Andrea Castelli e Francesca Porrini regalano una grande prova d’attore. Uno spettacolo delicato e potente che affronta ferite ancora aperte del nostro recente passato.
Avevo un bel pallone rosso è il titolo di una filastrocca ritrovata su un quaderno appartenuto a Margherita Cagol quando era bambina: uno dei tanti documenti che si intersecano alla solida drammaturgia di Angela Demattè che, nell’omonimo spettacolo, racconta la vita della compagna di Renato Curcio e cofondatrice delle Brigate Rosse dall’infanzia alla morte, avvenuta nel 1975 durante uno scontro a fuoco con la polizia.
Da Margherita a Mara
La trasformazione dalla giovane studentessa modello Margherita alla Brigatista Mara Cagol è vista attraverso l’ottica del dramma familiare che filtra quello politico e ideologico. Filo rosso è il rapporto con il padre, uomo di provincia, religioso, di solidi principi, che aspirerebbe per lei ad una vita di “letizia”, termine desueto ma che ne riassume perfettamente la filosofia e arriva diretto al cuore, l’unica volta in cui viene pronunciato nel corso dello spettacolo.
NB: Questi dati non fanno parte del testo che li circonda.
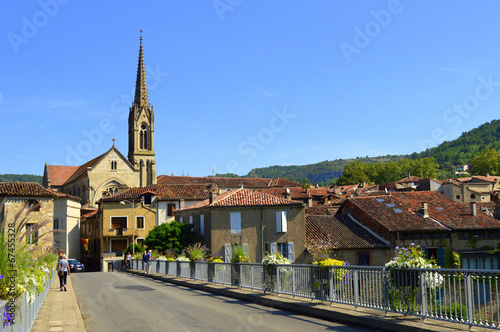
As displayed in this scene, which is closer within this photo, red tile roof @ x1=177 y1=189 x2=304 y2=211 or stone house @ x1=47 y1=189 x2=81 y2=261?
red tile roof @ x1=177 y1=189 x2=304 y2=211

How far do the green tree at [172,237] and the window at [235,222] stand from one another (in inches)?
199

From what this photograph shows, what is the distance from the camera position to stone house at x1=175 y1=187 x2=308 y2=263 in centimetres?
4344

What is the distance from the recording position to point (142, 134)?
10000 cm

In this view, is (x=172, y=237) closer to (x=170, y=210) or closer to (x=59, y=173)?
(x=170, y=210)

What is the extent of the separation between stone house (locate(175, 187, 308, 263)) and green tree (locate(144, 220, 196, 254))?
82.2 inches

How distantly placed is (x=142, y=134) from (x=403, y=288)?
93615mm

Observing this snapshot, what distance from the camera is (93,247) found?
215ft

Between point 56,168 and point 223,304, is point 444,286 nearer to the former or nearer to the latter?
point 223,304

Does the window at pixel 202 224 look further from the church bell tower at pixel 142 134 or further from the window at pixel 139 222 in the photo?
the church bell tower at pixel 142 134

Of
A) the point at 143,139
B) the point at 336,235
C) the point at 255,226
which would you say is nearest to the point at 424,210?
the point at 336,235

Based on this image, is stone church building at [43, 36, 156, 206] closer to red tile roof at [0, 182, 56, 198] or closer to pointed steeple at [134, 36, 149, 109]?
pointed steeple at [134, 36, 149, 109]

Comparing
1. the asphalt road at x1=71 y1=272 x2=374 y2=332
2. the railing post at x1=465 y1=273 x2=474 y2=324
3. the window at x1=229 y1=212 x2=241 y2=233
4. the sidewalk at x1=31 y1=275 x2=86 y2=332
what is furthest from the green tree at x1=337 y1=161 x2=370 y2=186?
the railing post at x1=465 y1=273 x2=474 y2=324

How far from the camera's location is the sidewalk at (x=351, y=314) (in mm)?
8756

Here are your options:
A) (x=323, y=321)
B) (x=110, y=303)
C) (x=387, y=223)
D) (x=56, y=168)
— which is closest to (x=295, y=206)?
(x=387, y=223)
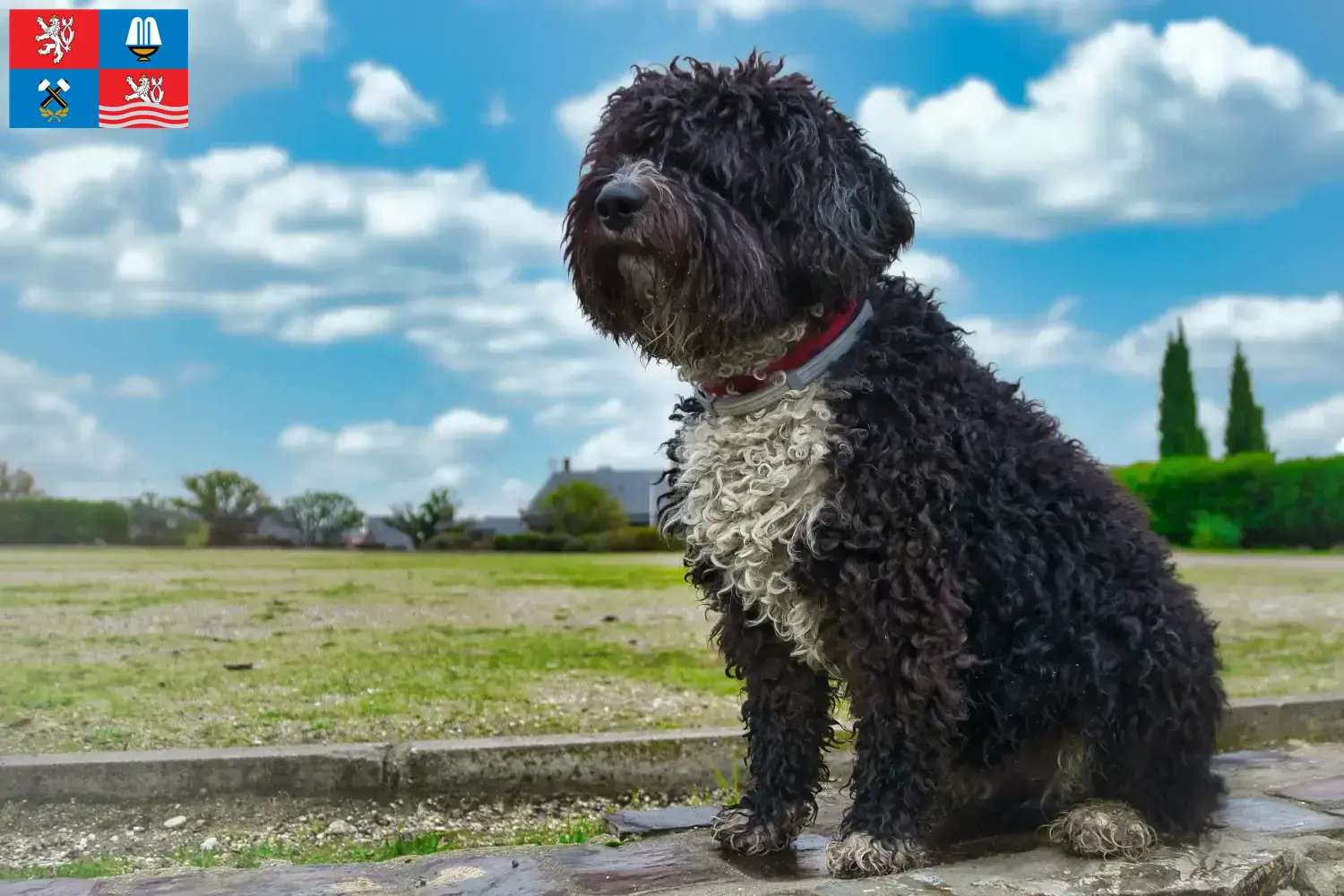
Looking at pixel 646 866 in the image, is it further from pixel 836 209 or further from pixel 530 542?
pixel 530 542

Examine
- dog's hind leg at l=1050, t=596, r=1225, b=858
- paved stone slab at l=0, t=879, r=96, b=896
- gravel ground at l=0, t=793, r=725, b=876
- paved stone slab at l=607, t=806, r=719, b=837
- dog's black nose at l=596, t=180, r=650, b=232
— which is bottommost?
gravel ground at l=0, t=793, r=725, b=876

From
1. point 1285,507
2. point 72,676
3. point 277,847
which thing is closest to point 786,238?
point 277,847

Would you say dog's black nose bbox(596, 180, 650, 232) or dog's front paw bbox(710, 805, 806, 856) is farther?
dog's front paw bbox(710, 805, 806, 856)

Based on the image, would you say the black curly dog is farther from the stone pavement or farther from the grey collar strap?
the stone pavement

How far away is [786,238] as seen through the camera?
329cm

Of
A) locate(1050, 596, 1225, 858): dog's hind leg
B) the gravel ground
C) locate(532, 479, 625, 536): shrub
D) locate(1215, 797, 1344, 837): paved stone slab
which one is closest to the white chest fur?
locate(1050, 596, 1225, 858): dog's hind leg

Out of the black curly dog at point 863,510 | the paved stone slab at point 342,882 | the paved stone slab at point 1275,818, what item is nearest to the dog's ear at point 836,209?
the black curly dog at point 863,510

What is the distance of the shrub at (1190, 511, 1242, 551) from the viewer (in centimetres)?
2609

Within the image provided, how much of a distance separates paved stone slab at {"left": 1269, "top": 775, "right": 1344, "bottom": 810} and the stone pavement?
39 centimetres

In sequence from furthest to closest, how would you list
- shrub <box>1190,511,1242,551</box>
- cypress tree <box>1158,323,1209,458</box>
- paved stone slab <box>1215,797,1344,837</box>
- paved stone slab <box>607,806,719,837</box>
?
cypress tree <box>1158,323,1209,458</box> < shrub <box>1190,511,1242,551</box> < paved stone slab <box>607,806,719,837</box> < paved stone slab <box>1215,797,1344,837</box>

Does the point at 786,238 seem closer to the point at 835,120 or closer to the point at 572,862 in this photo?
the point at 835,120

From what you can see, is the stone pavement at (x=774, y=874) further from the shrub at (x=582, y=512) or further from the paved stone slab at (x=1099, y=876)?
the shrub at (x=582, y=512)

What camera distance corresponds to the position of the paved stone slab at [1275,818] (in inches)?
161

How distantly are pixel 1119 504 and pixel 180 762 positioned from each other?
392cm
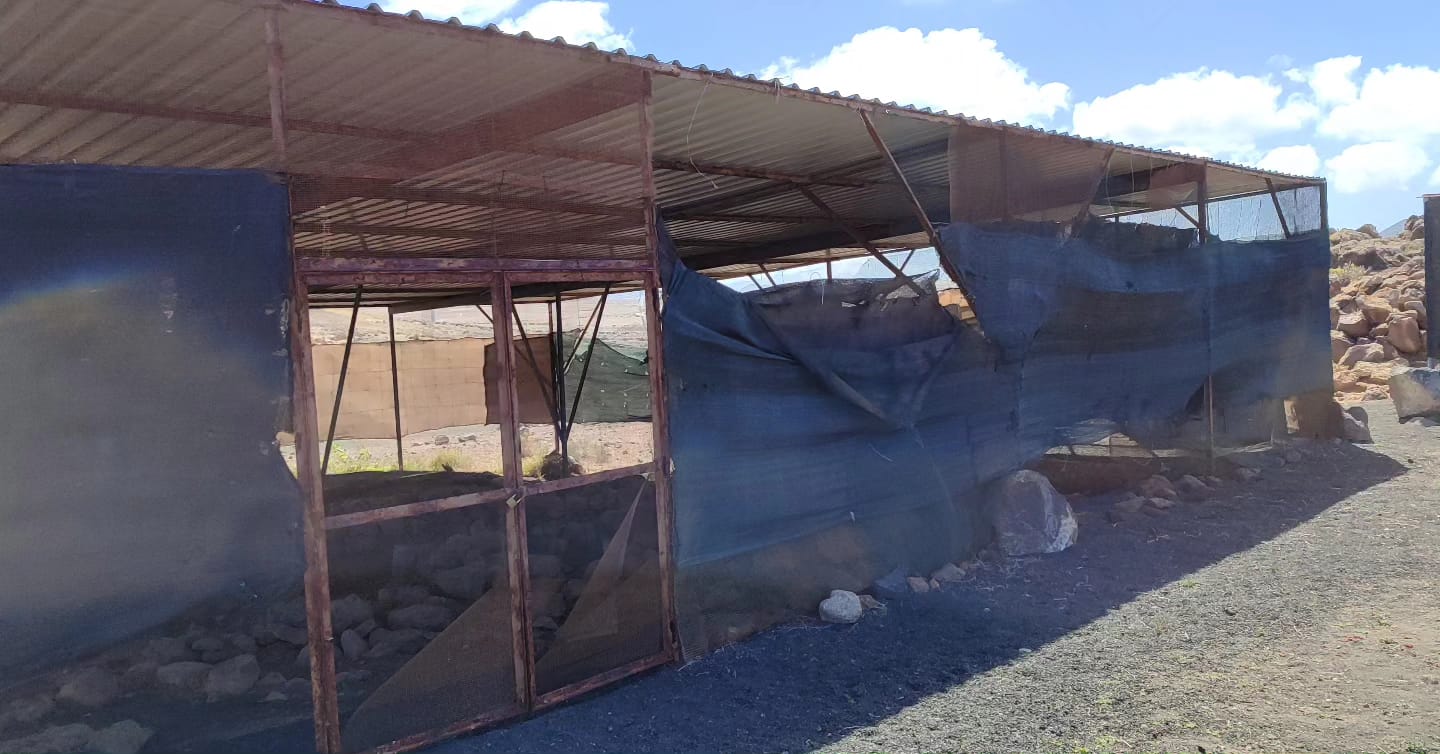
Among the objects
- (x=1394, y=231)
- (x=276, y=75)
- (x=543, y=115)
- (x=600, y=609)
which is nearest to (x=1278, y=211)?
(x=543, y=115)

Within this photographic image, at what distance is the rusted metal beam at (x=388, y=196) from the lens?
3.96 metres

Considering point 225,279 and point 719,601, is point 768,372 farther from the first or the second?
point 225,279

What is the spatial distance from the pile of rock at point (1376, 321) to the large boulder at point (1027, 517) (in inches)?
481

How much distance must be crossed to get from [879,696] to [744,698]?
665 mm

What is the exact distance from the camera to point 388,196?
5.65m

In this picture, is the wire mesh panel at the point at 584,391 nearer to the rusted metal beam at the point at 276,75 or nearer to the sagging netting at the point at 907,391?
the sagging netting at the point at 907,391

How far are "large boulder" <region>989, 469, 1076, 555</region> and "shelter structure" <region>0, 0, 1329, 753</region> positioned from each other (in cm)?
30

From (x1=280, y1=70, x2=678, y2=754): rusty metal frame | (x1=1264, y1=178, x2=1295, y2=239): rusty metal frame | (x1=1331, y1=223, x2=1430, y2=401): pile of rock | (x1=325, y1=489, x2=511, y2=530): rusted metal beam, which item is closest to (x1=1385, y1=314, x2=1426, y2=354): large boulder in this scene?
(x1=1331, y1=223, x2=1430, y2=401): pile of rock

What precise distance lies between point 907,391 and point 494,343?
2725 mm

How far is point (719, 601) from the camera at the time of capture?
17.7 ft

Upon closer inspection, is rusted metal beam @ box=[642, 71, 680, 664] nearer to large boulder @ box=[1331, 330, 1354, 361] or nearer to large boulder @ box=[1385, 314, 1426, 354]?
large boulder @ box=[1385, 314, 1426, 354]

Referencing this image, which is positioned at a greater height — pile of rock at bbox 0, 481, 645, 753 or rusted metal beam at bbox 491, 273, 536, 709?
rusted metal beam at bbox 491, 273, 536, 709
La voglia di riformare a qualunque costo la società che in quel periodo, a cavallo tra gli anni ‘60 e i ’70, aveva contagiato molti giovani fino a spingerli a compiere azioni di violenza estrema, si confronta e si scontra con la visione semplice, piccolo borghese del genitore che, nonostante l’accentuarsi della distanza con la figlia, e l’incapacità di comprenderne le ragioni, cercherà di restarle sempre accanto.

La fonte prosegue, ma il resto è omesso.